Source excerpt>
** Start **

As depicted, the computer system 800 includes a central processing
unit (CPU) 801 which is capable of performing various processes in
accordance with a program stored in a read only memory (ROM) 802 or
a program loaded from a storage unit 808 to a random access memory
(RAM) 803. In the RAM 803, data required when the CPU 801 performs
the various processes or the like is also stored as required. The
CPU 801, the ROM 802 and the RAM 803 are connected to one another
via a bus 804. An input/output (I/O) interface 805 is also
connected to the bus 804.
[0079] The following components are connected to the I/O interface
805: an input unit 806 including a keyboard, a mouse, or the like;
an output unit 807 including a display such as a cathode ray tube
(CRT), a liquid crystal display (LCD), or the like, and a
loudspeaker or the like; the storage unit 808 including a hard disk
or the like; and a communication unit 809 including a network
interface card such as a LAN card, a modem, or the like. The
communication unit 809 performs a communication process via the
network such as the internet. A drive 810 is also connected to the
I/O interface 805 as required. A removable medium 811, such as a
magnetic disk, an optical disk, a magneto-optical disk, a
semiconductor memory, or the like, is mounted on the drive 810 as
required, so that a computer program read therefrom is installed
into the storage unit 808 as required.

** End **

Scene-based spatial questions:
** Start **

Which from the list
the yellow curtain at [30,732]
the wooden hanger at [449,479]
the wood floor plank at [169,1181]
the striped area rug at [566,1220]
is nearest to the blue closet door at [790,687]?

** End **
** Start **

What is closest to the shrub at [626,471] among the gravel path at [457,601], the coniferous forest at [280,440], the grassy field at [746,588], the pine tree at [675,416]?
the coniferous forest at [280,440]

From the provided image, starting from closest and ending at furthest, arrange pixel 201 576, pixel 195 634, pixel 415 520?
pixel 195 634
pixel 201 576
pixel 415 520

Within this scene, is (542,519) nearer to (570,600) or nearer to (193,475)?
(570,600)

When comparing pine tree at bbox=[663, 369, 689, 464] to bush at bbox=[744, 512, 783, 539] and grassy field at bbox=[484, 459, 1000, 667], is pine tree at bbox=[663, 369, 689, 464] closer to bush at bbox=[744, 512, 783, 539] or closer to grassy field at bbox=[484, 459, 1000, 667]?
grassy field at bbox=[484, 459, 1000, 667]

** End **
** Start **

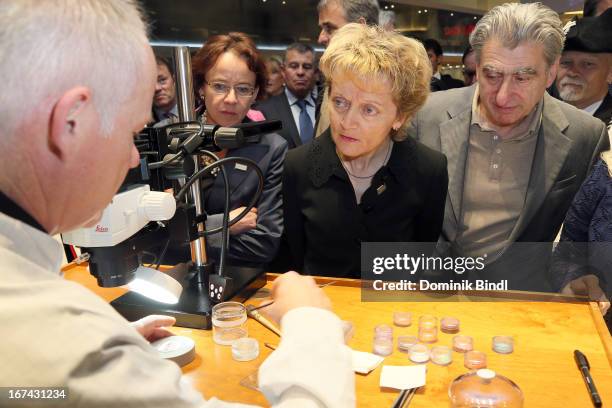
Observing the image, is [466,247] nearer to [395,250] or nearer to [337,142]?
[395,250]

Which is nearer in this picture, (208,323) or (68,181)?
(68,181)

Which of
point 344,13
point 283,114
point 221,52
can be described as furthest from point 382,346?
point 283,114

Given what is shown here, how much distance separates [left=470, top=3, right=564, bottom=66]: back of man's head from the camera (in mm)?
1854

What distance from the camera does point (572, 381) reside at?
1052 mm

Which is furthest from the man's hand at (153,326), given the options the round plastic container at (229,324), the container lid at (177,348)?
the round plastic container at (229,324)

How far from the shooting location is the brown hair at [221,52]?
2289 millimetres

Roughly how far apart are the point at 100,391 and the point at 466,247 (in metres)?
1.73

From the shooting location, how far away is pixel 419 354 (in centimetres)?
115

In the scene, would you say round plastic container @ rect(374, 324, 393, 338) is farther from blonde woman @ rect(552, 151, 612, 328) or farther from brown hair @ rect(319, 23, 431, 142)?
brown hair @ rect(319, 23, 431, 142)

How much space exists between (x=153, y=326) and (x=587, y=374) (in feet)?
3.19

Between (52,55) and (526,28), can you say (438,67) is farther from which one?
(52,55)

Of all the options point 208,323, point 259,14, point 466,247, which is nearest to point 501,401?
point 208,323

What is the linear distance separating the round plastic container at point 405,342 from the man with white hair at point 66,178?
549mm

** End **

Work to do>
1. Transcribe the computer system excerpt word for word, starting with "As depicted, the" and going on through "the bus 804.".
2. From the records, extract every line containing the string "bbox", matching case exactly.

Answers below>
1.
As depicted, the computer system 800 includes a central processing
unit (CPU) 801 which is capable of performing various processes in
accordance with a program stored in a read only memory (ROM) 802 or
a program loaded from a storage unit 808 to a random access memory
(RAM) 803. In the RAM 803, data required when the CPU 801 performs
the various processes or the like is also stored as required. The
CPU 801, the ROM 802 and the RAM 803 are connected to one another
via a bus 804. An input/output (I/O) interface 805 is also
connected to the bus 804.

2.
When comparing pine tree at bbox=[663, 369, 689, 464] to bush at bbox=[744, 512, 783, 539] and grassy field at bbox=[484, 459, 1000, 667], is pine tree at bbox=[663, 369, 689, 464] closer to bush at bbox=[744, 512, 783, 539] or closer to grassy field at bbox=[484, 459, 1000, 667]?
grassy field at bbox=[484, 459, 1000, 667]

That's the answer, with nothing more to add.